List of the best air purifiers
- 1, Best Air Purifier (Air Purifier Ranking List)
- 2, Best Air Purifiers for Allergies
- 3, Best Air Purifiers for Bedroom
- 4, Best Air Purifiers for Baby
- 5, Best Air Purifiers for Smoke
- 6, Best Air Purifiers for Dust
- 7, Best Air Purifiers for Mold
- 8, Best Large Room Air Purifiers
- 9, Best Air Purifiers for Pets
- 10, Best Air Purifiers for Office
Can I add an air purifier to my central air?
Adding a whole-home air purifier to your central air system can improve the quality of your home’s indoor air by significantly lowering the concentration of indoor air pollution. At the same time, it also reduces asthma and allergy symptoms. Indeed, there are various advantages to investing in a whole-home air purifier.

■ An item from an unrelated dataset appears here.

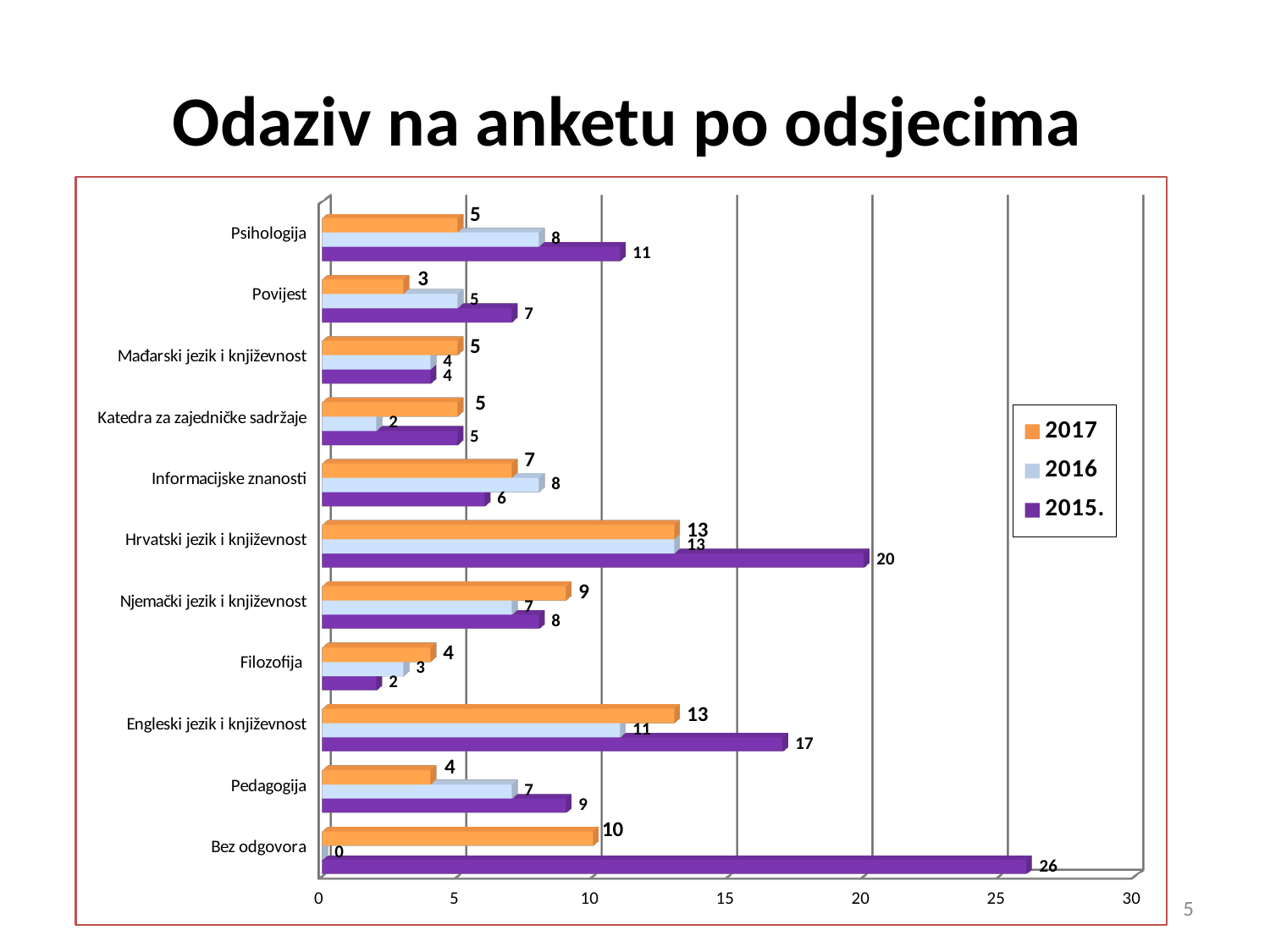
Which is larger for Pedagogija, the 2016 value or the 2017 value? 2016 What is the title of the slide? Odaziv na anketu po odsjecima What is the 2016 value for Katedra za zajedničke sadržaje? 2 What is the difference between the 2015. and 2016 values for Engleski jezik i književnost? 6 What is the 2017 value for Njemački jezik i književnost? 9 What type of chart is shown on the slide? bar chart How many series does the legend list? 3 What is the difference between the 2015. and 2017 values for Hrvatski jezik i književnost? 7 What is the 2015. value for Bez odgovora? 26 Which category has the lowest 2016 value? Bez odgovora How many categories are shown on the chart? 11 Which category has the highest 2015. value? Bez odgovora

- Cleaner indoor air: The biggest advantage of having an air purifier is that your family will breathe cleaner air all year. Whole-home air purifiers will filter out bacteria and viruses and minimize the quantity of dust, pet dander, and other pollutants in the air, which aids in the elimination of allergy symptoms and the alleviation of other respiratory illnesses such as asthma.

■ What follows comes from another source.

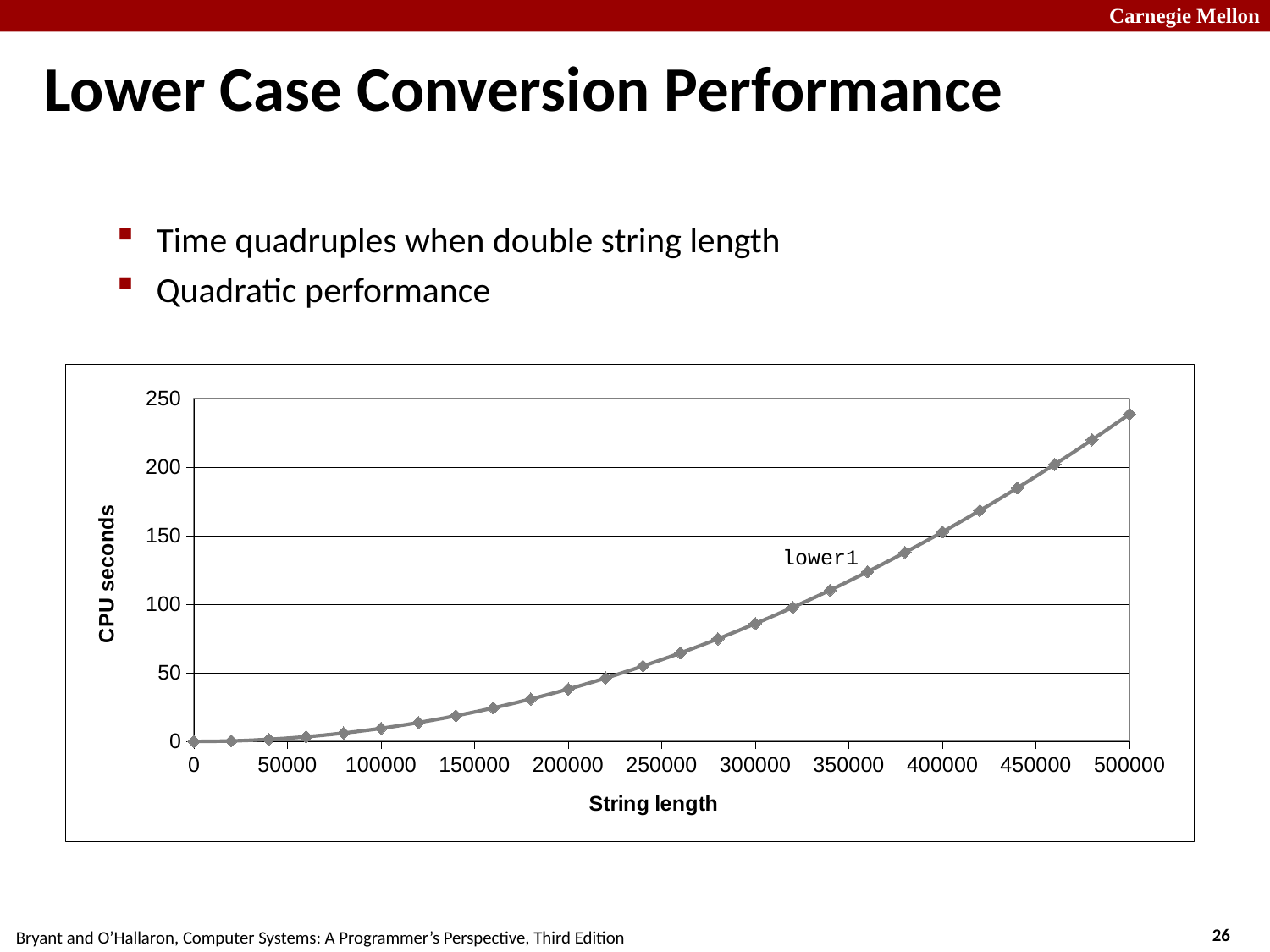
What is the title of the y axis? CPU seconds What is the label of the series plotted in the chart? lower1 Which has the larger CPU time, string length 100000 or string length 400000? 400000 What kind of chart is shown on the slide? line chart At which string length is the CPU time highest? 500000 At which string length is the CPU time lowest? 0 Is the value for string length 200000 greater or less than 50? less How many series are plotted in the chart? 1 Is the value for string length 300000 greater or less than 100? less Do the CPU seconds rise or fall as string length increases? rise Is the value for string length 500000 greater or less than 200? greater How many tick labels are shown on the x axis? 11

- Elimination of odors: Because air purifiers capture a variety of airborne particles, they help control unpleasant odors caused by these particles. Air purifiers, for example, may make your house smell fresher in less time after preparing odorous dishes or smoking cigarettes. A whole-house air purifier will assist in cleaning the air in the bathroom, near the refrigerator, and even in a dirty teen’s room.
- Less dust accumulation: If you’ve ever battled with dust collection on surfaces, gadgets, books, or other goods, you will understand how irritating it is to see the dust reappear days after cleaning. Dust collects less quickly with a whole-home air purifier because much of it is contained in the device itself. Although you’ll need to clean the filters in your HVAC system, air purifier, and supply vents on a regular basis, it’s comforting to know you can dust less frequently.
- Central air system life extension: Adding a whole-home air purifier to your HVAC system improves its efficiency and, hence, its longevity. The reason is that the air purifier will catch impurities that might otherwise collect in the system’s filters, making the air conditioner work harder to cool the area.